An exact copy of the lines from the start of the material below through the line containing "Foam Wooden Legs" is the required answer, and it includes no pictures.

*** Opening Available records ***

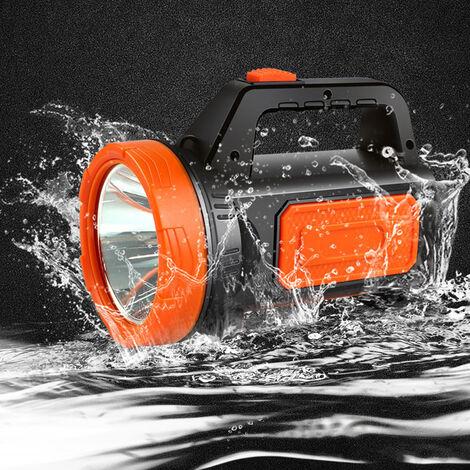 Projecteur rechargeable LED Torch camping garage home Orange + (avec éclairage latéral) Orange Avec veilleuse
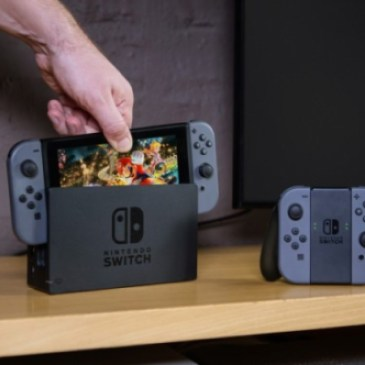 Nintendo Switch Pro: Erste offizielle Äußerung!
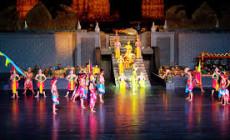 Permalink to Ramayana Prambanan (Ramayana Ballet Prambanan)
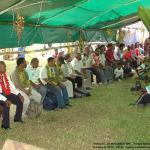 023. Tongoa Island community welcomes West Papua delegation to Farea ki VETE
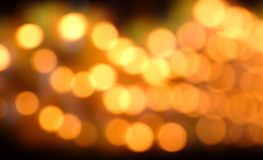 Christmas holiday lights bokeh background Stock Images
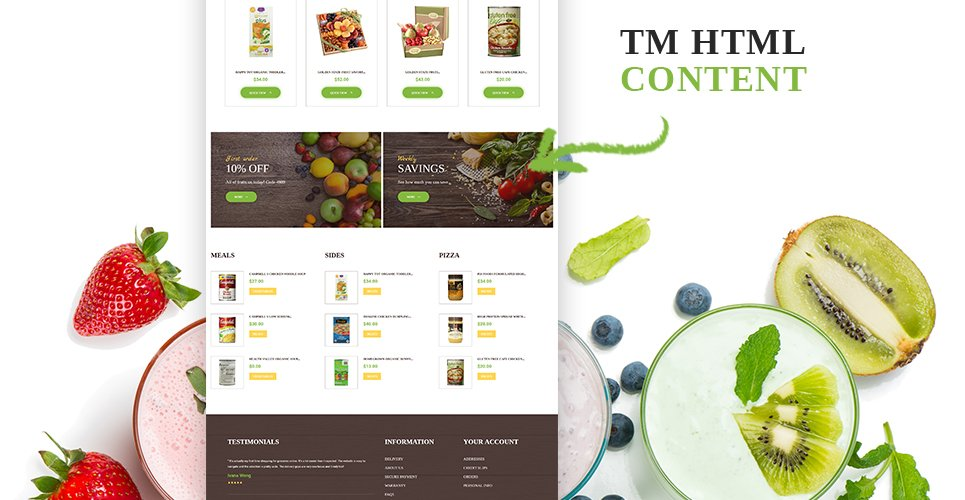 Website Design Template 62186 - vegetables fruits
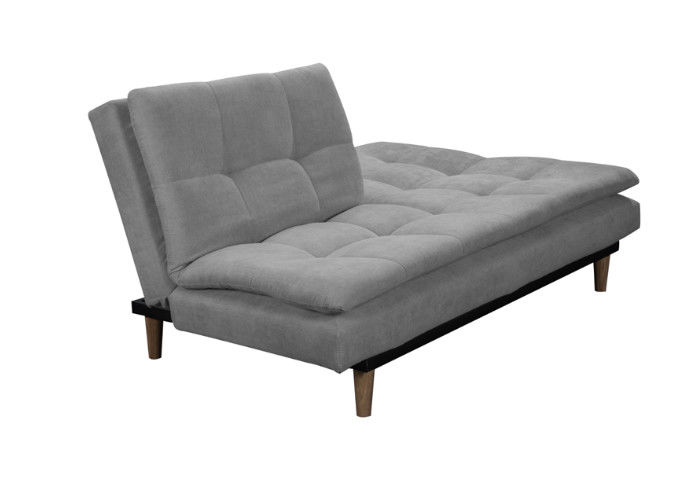 Foam Wooden Legs Fabric Sofa Bed Simple Design With High Density Foam Filling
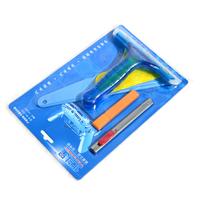 free shipping  5pcs set car care Carbon Fiber Vinyl Film Scraper tools Car Squeegee Hand Tools car wrapping tools set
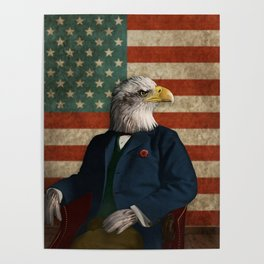Official Portrait of Senator Silas Eagle Poster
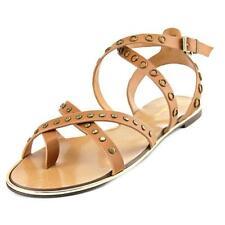 Calzado de mujer sandalias con tiras de color principal beige sintético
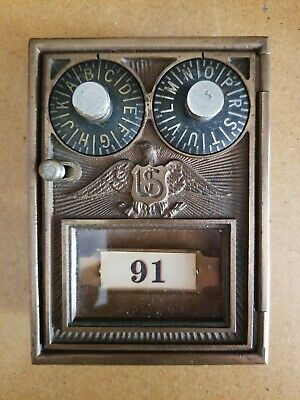 Antique U.s. Eagle P.o. Post Office Mail Box Door Double Dial Lock Usps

*** Closing Available records ***

▶ [Result for this exercise]:
 Projecteur rechargeable LED Torch camping garage home Orange + (avec éclairage latéral) Orange Avec veilleuse
 Nintendo Switch Pro: Erste offizielle Äußerung!
 Permalink to Ramayana Prambanan (Ramayana Ballet Prambanan)
 023. Tongoa Island community welcomes West Papua delegation to Farea ki VETE
 Christmas holiday lights bokeh background Stock Images
 Website Design Template 62186 - vegetables fruits
 Foam Wooden Legs Fabric Sofa Bed Simple Design With High Density Foam Filling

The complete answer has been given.